The College Board sets this rate each year.  In 2017, they cost $93.00 per exam.  There are significantly reduced rates available for students who qualify for a fee waiver.  Compared to the thousands of dollars three college credit hours can cost, however, the cost of an exam might parlay into a much bigger value.

  1.  Is there a way to predict in which classes I might have more propensity to be successful?

The PSAT, a test every student now takes both sophomore and junior year, includes AP Potential ranking for each student.  This ranking alerts students to AP courses that their PSAT score indicates might be a good fit for them.  This is just a guide, however, and students should select classes they have an interest and desire to take.

  1. Do students have to take the exam at the end of the course?

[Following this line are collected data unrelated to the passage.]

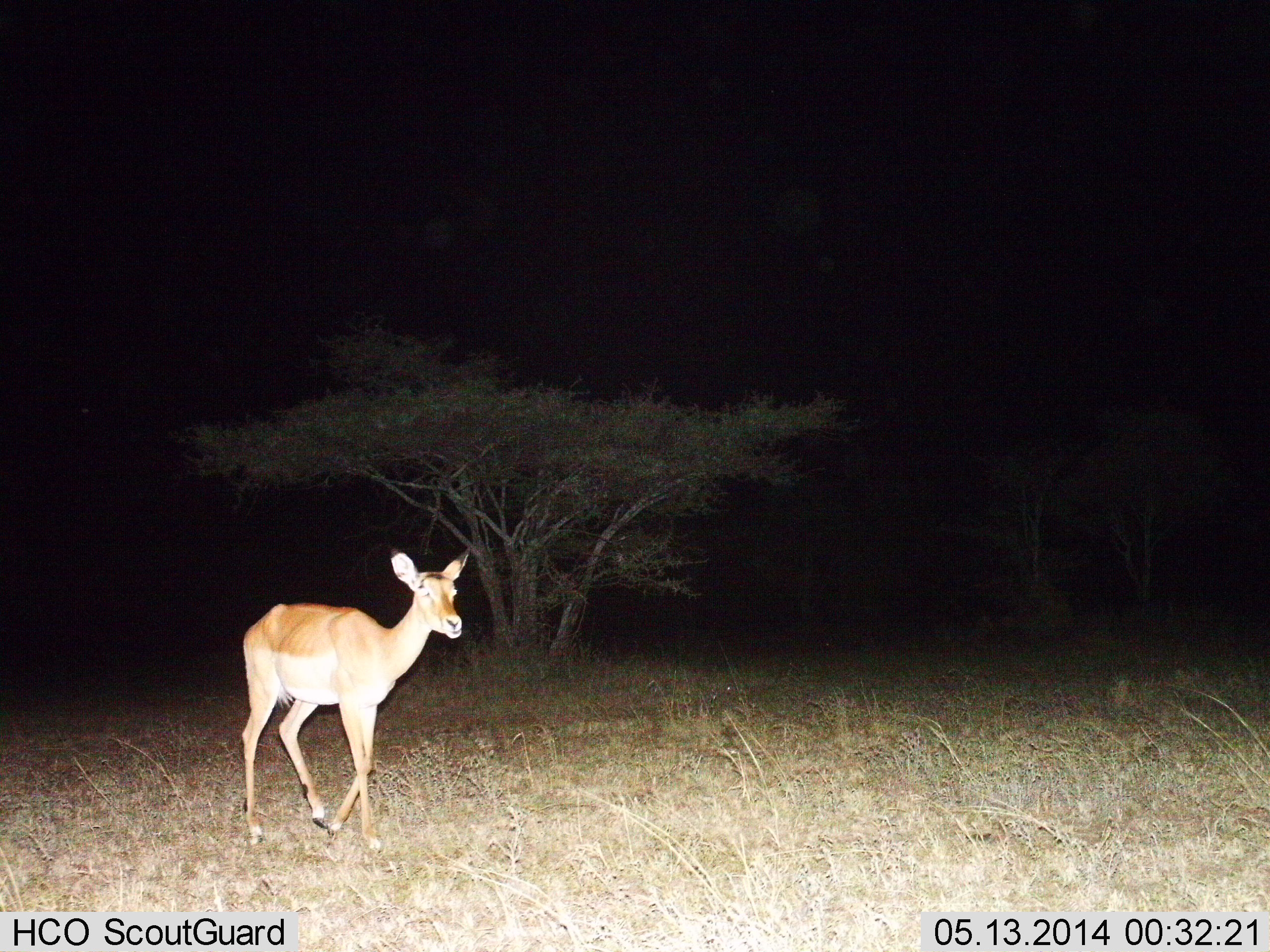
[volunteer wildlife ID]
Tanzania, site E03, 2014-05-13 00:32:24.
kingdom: Animalia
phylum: Chordata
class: Mammalia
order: Artiodactyla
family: Bovidae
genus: Aepyceros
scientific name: Aepyceros melampus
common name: impala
Impala (Aepyceros melampus), count 1. Behavior (volunteer vote fractions): standing 20%, resting 0%, moving 80%, interacting 0%. Young present (vote fraction): 0%. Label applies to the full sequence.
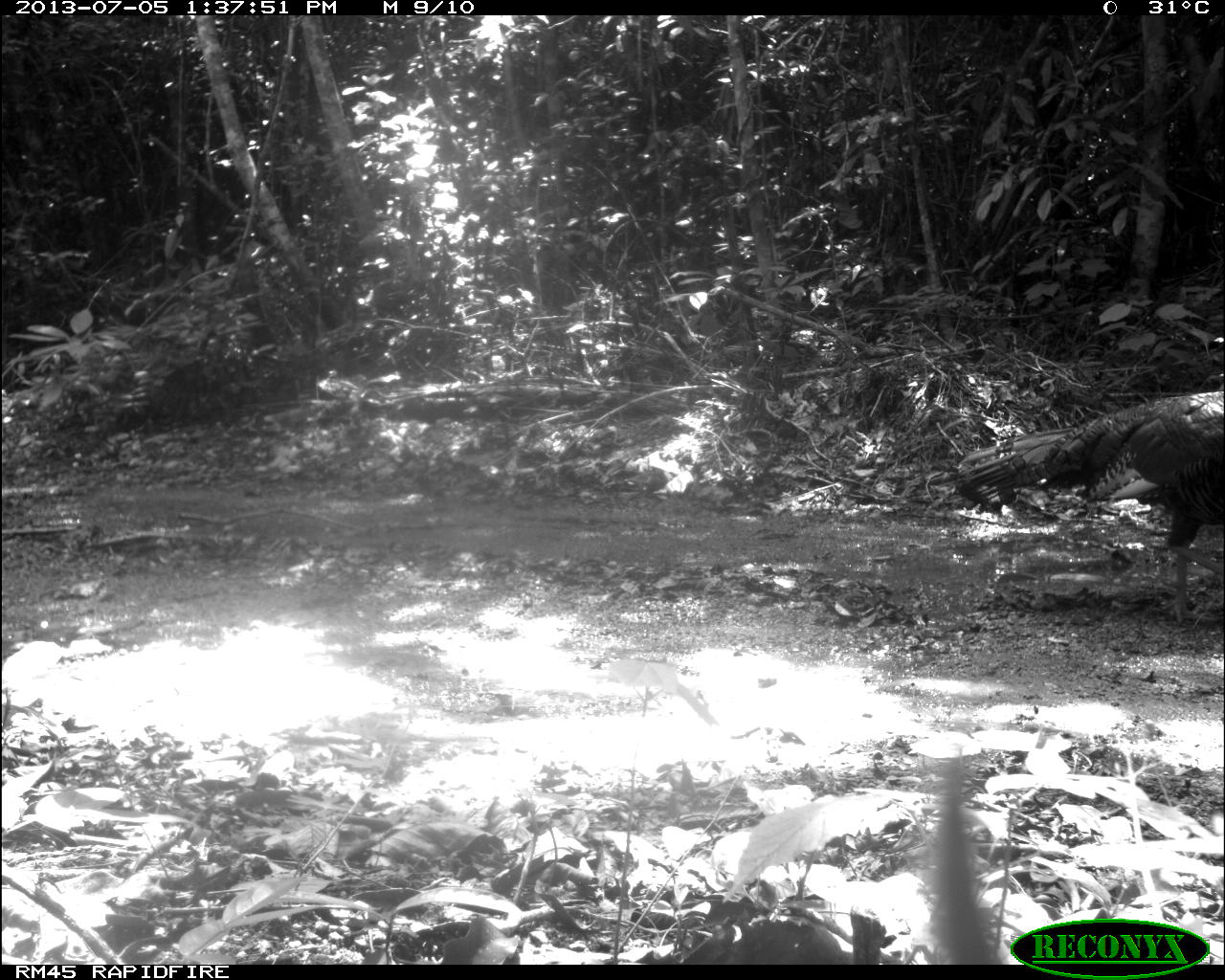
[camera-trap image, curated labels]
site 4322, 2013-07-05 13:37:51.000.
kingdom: Animalia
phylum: Chordata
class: Aves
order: Galliformes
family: Phasianidae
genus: Meleagris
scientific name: Meleagris ocellata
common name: ocellated turkey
Meleagris ocellata (ocellated turkey), count 1, sex male.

No, but it is strongly encouraged.  After learning the material all year, it is advisable for students to try their hand at the exam.  Students will have much practice at released exam items over the course of the year, so they will have a sense of how they might perform on the real thing.

  1. Do I have to take and AP class while in high school?

No.  Different students have different paths of learning.  While we strongly encourage any interested student to consider trying at least one course.  With 86% of our students enrolling in college after high school, it is important that we offer college-like experiences to our student body.


[1] Mattern, Krista D., Jessica P. Marin, and Emily J. Shaw. Are AP Students More Likely to Graduate on Time? Rep. no. 2013-5. N.p.: n.p., n.d. The College Board. Web. 3 May 2017. <>.


[2] Mattern, Krista D., Emily J. Shaw, and Xinhui Xiong. The Relationship Between AP Exam Performance and College Outcomes. Rep. no. 2009-4. The College Board, n.d. Web. 3 May 2017. <>.